§ **Problem requirements**: Set out the lines below as a numbered list, and leave out any blank lines.

§ **Data entries**:

== == ==

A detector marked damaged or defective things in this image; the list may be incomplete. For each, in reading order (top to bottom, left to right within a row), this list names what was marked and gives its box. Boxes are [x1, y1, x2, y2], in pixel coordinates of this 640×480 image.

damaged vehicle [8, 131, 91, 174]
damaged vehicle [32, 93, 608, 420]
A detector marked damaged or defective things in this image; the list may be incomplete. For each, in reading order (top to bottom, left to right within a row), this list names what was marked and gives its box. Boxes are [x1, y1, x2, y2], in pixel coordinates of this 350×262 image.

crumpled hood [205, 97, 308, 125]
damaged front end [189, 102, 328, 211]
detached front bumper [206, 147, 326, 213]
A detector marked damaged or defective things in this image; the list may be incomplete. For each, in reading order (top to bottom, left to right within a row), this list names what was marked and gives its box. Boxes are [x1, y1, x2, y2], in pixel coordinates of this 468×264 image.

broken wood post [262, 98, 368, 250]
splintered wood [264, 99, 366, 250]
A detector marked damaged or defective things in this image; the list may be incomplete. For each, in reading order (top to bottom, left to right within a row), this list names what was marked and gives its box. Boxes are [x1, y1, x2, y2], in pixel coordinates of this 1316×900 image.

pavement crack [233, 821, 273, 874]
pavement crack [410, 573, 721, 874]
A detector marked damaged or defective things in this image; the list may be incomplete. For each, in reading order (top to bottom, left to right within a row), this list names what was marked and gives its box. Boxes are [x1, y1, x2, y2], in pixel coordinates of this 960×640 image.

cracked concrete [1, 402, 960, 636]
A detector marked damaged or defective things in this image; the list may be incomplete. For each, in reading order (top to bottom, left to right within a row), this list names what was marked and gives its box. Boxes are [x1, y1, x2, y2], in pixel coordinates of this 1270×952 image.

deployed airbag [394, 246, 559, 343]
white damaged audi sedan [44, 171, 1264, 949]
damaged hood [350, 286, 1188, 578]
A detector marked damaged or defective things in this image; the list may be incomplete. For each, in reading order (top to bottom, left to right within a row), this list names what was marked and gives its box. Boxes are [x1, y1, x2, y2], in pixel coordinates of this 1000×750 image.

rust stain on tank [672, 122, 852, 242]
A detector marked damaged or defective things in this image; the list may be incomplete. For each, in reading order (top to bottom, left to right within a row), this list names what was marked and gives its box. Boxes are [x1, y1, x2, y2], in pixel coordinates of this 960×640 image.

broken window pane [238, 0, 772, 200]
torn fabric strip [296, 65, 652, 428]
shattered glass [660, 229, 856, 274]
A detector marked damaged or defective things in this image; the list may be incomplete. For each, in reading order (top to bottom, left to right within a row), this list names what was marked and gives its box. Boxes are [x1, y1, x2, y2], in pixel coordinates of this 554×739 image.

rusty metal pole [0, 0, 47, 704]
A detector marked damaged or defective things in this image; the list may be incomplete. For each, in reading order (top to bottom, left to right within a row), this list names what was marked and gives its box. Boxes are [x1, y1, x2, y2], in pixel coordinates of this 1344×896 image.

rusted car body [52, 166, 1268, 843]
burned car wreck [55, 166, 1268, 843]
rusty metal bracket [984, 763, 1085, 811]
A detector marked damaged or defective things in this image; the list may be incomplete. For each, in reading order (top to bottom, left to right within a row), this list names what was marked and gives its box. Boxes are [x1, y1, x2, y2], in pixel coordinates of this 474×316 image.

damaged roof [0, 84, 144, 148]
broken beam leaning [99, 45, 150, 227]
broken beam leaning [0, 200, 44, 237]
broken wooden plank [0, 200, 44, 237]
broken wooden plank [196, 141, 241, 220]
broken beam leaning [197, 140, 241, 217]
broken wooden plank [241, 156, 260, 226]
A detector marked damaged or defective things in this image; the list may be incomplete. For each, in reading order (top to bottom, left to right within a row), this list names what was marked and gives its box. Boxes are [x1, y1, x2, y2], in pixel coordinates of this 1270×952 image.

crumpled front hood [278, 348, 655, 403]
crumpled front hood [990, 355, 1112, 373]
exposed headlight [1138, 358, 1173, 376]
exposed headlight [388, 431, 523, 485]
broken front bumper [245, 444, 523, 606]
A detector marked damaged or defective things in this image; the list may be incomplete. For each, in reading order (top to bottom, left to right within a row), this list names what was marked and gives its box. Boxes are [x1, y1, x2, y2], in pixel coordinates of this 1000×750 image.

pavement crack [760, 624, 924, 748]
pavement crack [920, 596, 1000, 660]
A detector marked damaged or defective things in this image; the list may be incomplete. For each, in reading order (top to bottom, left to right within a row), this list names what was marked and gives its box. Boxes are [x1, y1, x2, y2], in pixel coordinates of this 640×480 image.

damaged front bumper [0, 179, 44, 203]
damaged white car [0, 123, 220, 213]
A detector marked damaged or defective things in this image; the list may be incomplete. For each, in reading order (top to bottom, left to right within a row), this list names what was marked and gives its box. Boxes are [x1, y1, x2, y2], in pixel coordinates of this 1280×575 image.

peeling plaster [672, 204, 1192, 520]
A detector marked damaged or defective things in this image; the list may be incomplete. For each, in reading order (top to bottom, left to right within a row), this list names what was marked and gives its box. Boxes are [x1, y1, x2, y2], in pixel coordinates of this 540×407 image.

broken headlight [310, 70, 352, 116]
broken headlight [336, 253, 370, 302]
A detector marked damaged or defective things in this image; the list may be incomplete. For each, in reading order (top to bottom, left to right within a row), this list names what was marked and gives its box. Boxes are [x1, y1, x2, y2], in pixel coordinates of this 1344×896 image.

== == ==

§ **Task answer**:
1. A detector marked damaged or defective things in this image; the list may be incomplete. For each, in reading order (top to bottom, left to right within a row), this list names what was marked and gives its box. Boxes are [x1, y1, x2, y2], in pixel coordinates of this 640×480 image.
2. damaged vehicle [8, 131, 91, 174]
3. damaged vehicle [32, 93, 608, 420]
4. A detector marked damaged or defective things in this image; the list may be incomplete. For each, in reading order (top to bottom, left to right within a row), this list names what was marked and gives its box. Boxes are [x1, y1, x2, y2], in pixel coordinates of this 350×262 image.
5. crumpled hood [205, 97, 308, 125]
6. damaged front end [189, 102, 328, 211]
7. detached front bumper [206, 147, 326, 213]
8. A detector marked damaged or defective things in this image; the list may be incomplete. For each, in reading order (top to bottom, left to right within a row), this list names what was marked and gives its box. Boxes are [x1, y1, x2, y2], in pixel coordinates of this 468×264 image.
9. broken wood post [262, 98, 368, 250]
10. splintered wood [264, 99, 366, 250]
11. A detector marked damaged or defective things in this image; the list may be incomplete. For each, in reading order (top to bottom, left to right within a row), this list names what was marked and gives its box. Boxes are [x1, y1, x2, y2], in pixel coordinates of this 1316×900 image.
12. pavement crack [233, 821, 273, 874]
13. pavement crack [410, 573, 721, 874]
14. A detector marked damaged or defective things in this image; the list may be incomplete. For each, in reading order (top to bottom, left to right within a row), this list names what was marked and gives its box. Boxes are [x1, y1, x2, y2], in pixel coordinates of this 960×640 image.
15. cracked concrete [1, 402, 960, 636]
16. A detector marked damaged or defective things in this image; the list may be incomplete. For each, in reading order (top to bottom, left to right within a row), this list names what was marked and gives its box. Boxes are [x1, y1, x2, y2], in pixel coordinates of this 1270×952 image.
17. deployed airbag [394, 246, 559, 343]
18. white damaged audi sedan [44, 171, 1264, 949]
19. damaged hood [350, 286, 1188, 578]
20. A detector marked damaged or defective things in this image; the list may be incomplete. For each, in reading order (top to bottom, left to right within a row), this list names what was marked and gives its box. Boxes are [x1, y1, x2, y2], in pixel coordinates of this 1000×750 image.
21. rust stain on tank [672, 122, 852, 242]
22. A detector marked damaged or defective things in this image; the list may be incomplete. For each, in reading order (top to bottom, left to right within a row), this list names what was marked and gives its box. Boxes are [x1, y1, x2, y2], in pixel coordinates of this 960×640 image.
23. broken window pane [238, 0, 772, 200]
24. torn fabric strip [296, 65, 652, 428]
25. shattered glass [660, 229, 856, 274]
26. A detector marked damaged or defective things in this image; the list may be incomplete. For each, in reading order (top to bottom, left to right within a row), this list names what was marked and gives its box. Boxes are [x1, y1, x2, y2], in pixel coordinates of this 554×739 image.
27. rusty metal pole [0, 0, 47, 704]
28. A detector marked damaged or defective things in this image; the list may be incomplete. For each, in reading order (top to bottom, left to right within a row), this list names what was marked and gives its box. Boxes are [x1, y1, x2, y2], in pixel coordinates of this 1344×896 image.
29. rusted car body [52, 166, 1268, 843]
30. burned car wreck [55, 166, 1268, 843]
31. rusty metal bracket [984, 763, 1085, 811]
32. A detector marked damaged or defective things in this image; the list may be incomplete. For each, in reading order (top to bottom, left to right within a row), this list names what was marked and gives its box. Boxes are [x1, y1, x2, y2], in pixel coordinates of this 474×316 image.
33. damaged roof [0, 84, 144, 148]
34. broken beam leaning [99, 45, 150, 227]
35. broken beam leaning [0, 200, 44, 237]
36. broken wooden plank [0, 200, 44, 237]
37. broken wooden plank [196, 141, 241, 220]
38. broken beam leaning [197, 140, 241, 217]
39. broken wooden plank [241, 156, 260, 226]
40. A detector marked damaged or defective things in this image; the list may be incomplete. For each, in reading order (top to bottom, left to right within a row), this list names what was marked and gives its box. Boxes are [x1, y1, x2, y2], in pixel coordinates of this 1270×952 image.
41. crumpled front hood [278, 348, 655, 403]
42. crumpled front hood [990, 355, 1112, 373]
43. exposed headlight [1138, 358, 1173, 376]
44. exposed headlight [388, 431, 523, 485]
45. broken front bumper [245, 444, 523, 606]
46. A detector marked damaged or defective things in this image; the list may be incomplete. For each, in reading order (top to bottom, left to right within a row), this list names what was marked and gives its box. Boxes are [x1, y1, x2, y2], in pixel coordinates of this 1000×750 image.
47. pavement crack [760, 624, 924, 748]
48. pavement crack [920, 596, 1000, 660]
49. A detector marked damaged or defective things in this image; the list may be incomplete. For each, in reading order (top to bottom, left to right within a row), this list names what was marked and gives its box. Boxes are [x1, y1, x2, y2], in pixel coordinates of this 640×480 image.
50. damaged front bumper [0, 179, 44, 203]
51. damaged white car [0, 123, 220, 213]
52. A detector marked damaged or defective things in this image; the list may be incomplete. For each, in reading order (top to bottom, left to right within a row), this list names what was marked and gives its box. Boxes are [x1, y1, x2, y2], in pixel coordinates of this 1280×575 image.
53. peeling plaster [672, 204, 1192, 520]
54. A detector marked damaged or defective things in this image; the list may be incomplete. For each, in reading order (top to bottom, left to right within a row), this list names what was marked and gives its box. Boxes are [x1, y1, x2, y2], in pixel coordinates of this 540×407 image.
55. broken headlight [310, 70, 352, 116]
56. broken headlight [336, 253, 370, 302]
57. A detector marked damaged or defective things in this image; the list may be incomplete. For each, in reading order (top to bottom, left to right within a row), this list names what was marked and gives its box. Boxes are [x1, y1, x2, y2], in pixel coordinates of this 1344×896 image.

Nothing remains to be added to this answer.